Часов с шести вечера оживление еще приметней. Вместе с трезвоном колоколов поднимается стук дрожек и пролеток, развозящих по церквам православных христиан. Торопливо возвращаются с фабрик работницы, женщины и девушки; самоварщики целыми фалангами тащат ярко вычищенные самовары в склады; у каждого в руках по две штуки; изредка они останавливаются, становят ногу на тумбу и поправляются с своей ношей, подталкивая ее коленом. На фабриках идут расчеты.
В огромной комнате с низкими сводами столпился рабочий народ с книжками в руках и с крайне тревожными лицами:
ждут расчета. И странное дело: как нетерпеливы они в то время, когда хозяин как-то бестолково оттягивает минуту расчета, разговаривая с приказчиком о совершенно посторонних предметах, столько же народ этот делается робким, трусливым, даже начинает креститься, когда наконец настает самая минута расчета и хозяин принимается громыхать в мешке медными деньгами.
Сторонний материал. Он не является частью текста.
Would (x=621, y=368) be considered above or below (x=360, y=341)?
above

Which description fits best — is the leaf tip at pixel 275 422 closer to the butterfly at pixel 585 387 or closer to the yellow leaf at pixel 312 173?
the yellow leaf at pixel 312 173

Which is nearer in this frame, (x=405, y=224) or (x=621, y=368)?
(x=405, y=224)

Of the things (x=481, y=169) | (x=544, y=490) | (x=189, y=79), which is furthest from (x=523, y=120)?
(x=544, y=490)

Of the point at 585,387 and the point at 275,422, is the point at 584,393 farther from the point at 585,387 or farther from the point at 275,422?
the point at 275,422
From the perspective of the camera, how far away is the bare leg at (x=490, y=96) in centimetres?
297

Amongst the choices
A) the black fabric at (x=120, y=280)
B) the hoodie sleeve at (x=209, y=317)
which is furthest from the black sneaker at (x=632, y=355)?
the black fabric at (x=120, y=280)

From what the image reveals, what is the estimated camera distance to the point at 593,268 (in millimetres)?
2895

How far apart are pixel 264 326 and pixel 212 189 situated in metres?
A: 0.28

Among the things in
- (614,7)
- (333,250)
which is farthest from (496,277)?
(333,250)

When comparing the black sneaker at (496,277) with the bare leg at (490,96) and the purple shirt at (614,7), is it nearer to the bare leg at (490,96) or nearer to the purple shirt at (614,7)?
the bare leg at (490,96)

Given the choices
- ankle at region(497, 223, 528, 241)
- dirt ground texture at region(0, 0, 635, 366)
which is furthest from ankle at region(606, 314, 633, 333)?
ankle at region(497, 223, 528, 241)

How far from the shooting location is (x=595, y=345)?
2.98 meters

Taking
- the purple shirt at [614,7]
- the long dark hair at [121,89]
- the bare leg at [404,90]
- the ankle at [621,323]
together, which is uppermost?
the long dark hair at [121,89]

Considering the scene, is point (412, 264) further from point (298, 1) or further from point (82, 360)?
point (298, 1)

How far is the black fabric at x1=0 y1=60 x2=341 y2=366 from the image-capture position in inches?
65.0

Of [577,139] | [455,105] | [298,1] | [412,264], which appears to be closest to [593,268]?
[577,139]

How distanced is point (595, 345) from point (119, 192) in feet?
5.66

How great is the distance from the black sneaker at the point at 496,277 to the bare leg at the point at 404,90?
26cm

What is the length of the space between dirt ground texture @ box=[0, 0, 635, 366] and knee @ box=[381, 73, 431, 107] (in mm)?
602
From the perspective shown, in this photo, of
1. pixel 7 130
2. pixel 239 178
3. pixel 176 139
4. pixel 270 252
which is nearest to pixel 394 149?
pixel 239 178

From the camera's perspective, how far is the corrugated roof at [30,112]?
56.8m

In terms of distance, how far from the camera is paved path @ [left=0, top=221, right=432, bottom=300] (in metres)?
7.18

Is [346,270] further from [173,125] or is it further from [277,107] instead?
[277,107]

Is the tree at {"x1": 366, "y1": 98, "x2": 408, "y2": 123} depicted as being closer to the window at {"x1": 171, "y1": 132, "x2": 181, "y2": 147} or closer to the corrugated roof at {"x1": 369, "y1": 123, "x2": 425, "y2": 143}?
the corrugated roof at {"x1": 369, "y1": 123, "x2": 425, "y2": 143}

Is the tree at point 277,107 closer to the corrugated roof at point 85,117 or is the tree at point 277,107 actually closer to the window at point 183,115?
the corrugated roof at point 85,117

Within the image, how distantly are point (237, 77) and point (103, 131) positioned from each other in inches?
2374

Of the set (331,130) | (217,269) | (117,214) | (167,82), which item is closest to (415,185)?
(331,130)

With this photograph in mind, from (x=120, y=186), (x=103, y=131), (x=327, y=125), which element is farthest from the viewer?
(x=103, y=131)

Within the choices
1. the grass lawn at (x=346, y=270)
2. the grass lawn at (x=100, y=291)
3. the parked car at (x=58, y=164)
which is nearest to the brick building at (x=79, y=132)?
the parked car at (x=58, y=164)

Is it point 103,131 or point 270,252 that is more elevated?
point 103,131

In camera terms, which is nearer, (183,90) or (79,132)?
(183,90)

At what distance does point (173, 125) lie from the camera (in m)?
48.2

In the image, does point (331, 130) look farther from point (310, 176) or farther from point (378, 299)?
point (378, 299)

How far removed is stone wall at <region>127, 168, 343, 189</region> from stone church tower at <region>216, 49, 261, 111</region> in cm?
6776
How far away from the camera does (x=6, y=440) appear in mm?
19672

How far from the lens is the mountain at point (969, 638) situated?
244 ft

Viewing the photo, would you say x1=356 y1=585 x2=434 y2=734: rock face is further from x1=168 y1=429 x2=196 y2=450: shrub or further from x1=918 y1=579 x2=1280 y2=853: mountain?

Начинается шептанье; передние ряды ежатся к задней стене; иные, закрывая глаза и заслонившись расчетной книжкой, каким-то испуганным шепотом репетируют монолог убедительнейшей просьбы хозяину: "Самойл Иваныч!., ради господа бога! Сичас умереть, на той неделе как угодно ломайте... Батюшка!.." Другие, рассматривая книжки один у одного, фыркают и исчезают в толпе.
– Пожалуйте лащет! – произносит мальчишка лет девяти, в синей рубахе, босиком, с растопыренными волосами.
Хозяин удивленно взглядывает на него через очки и обращается к приказчику
– Это что ж такое? Откуда он?
– Да я, признаться, Самойл Иваныч, – говорит приказчик, тронув шею и складывая руки назади, – признаться сказать, в эфтим не могу вас удостоверить... то есть откуда он взялся.
– Давно ли он?
– Да боле, пожалуй, недели... Эт-та, ежели изволите вспомнить, на прошедшей неделе хлеб у нас ссыпали... Ну, я обнакновенно в сарае-с! хлопоты... Вижу, стоит посередь двора вот этот самый кавалер... Я, признаться, крикнул ему:
"будет, мол, тебе башку-то чесать, иди помогай!.." Н-ну, он и стал... Дали ему потом в кухне поесть... Так вот и того... кое-что помочи дает-с.
– Пожалуйте лащет! – настоятельно повторил мальчик.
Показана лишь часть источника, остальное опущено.